THE DATA:

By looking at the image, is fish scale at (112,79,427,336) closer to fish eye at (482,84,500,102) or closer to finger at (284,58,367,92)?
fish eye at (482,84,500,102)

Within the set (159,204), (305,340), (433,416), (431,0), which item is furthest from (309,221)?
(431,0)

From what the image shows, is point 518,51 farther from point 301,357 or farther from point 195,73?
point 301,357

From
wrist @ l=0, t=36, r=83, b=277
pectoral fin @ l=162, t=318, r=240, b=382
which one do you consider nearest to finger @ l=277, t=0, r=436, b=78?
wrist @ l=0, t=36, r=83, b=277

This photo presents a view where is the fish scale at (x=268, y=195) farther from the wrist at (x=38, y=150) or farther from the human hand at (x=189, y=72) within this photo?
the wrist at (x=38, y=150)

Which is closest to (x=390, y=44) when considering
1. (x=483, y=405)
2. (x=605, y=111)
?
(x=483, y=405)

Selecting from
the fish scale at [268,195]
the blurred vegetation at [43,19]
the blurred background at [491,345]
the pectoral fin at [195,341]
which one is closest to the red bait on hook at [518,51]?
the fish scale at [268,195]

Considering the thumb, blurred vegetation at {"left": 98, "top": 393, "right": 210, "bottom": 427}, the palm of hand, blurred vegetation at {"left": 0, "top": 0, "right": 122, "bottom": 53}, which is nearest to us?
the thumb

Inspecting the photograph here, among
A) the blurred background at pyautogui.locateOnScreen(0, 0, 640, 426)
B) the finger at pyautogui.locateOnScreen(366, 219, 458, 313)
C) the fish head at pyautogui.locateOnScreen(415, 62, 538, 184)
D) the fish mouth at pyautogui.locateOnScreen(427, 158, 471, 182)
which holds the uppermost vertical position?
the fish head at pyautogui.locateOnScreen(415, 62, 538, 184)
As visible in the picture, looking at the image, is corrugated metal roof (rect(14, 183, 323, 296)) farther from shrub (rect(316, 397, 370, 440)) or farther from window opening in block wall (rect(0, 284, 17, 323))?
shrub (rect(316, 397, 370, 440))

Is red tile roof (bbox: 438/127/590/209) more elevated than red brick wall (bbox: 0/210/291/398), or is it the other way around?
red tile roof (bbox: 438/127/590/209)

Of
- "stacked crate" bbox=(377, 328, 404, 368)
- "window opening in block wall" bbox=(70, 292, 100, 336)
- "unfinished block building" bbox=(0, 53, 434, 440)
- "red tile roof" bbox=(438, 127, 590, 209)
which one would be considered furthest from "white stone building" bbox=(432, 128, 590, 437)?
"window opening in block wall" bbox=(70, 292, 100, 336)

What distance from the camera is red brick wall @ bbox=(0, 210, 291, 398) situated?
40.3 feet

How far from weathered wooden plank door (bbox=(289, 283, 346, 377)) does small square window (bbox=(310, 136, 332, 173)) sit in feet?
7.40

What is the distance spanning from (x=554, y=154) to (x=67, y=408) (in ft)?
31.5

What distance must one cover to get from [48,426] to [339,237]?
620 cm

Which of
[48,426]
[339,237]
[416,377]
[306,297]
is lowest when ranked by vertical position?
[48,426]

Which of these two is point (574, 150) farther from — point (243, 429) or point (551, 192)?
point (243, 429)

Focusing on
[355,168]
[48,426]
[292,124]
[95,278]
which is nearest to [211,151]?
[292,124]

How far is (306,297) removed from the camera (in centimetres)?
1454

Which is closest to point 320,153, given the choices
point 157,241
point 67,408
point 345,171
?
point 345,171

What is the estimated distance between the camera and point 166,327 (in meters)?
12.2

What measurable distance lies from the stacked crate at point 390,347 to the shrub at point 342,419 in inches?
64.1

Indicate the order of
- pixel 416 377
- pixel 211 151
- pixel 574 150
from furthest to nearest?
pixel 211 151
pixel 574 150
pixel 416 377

EXERCISE REQUIREMENTS:
Update the rows in the part that opens with the line containing "Indicate the order of" and closes at the end of the rows, replacing "furthest" with "farthest" and leaving everything else unchanged.

TASK RESPONSE:
Indicate the order of
- pixel 416 377
- pixel 211 151
- pixel 574 150
from farthest to nearest?
pixel 211 151
pixel 574 150
pixel 416 377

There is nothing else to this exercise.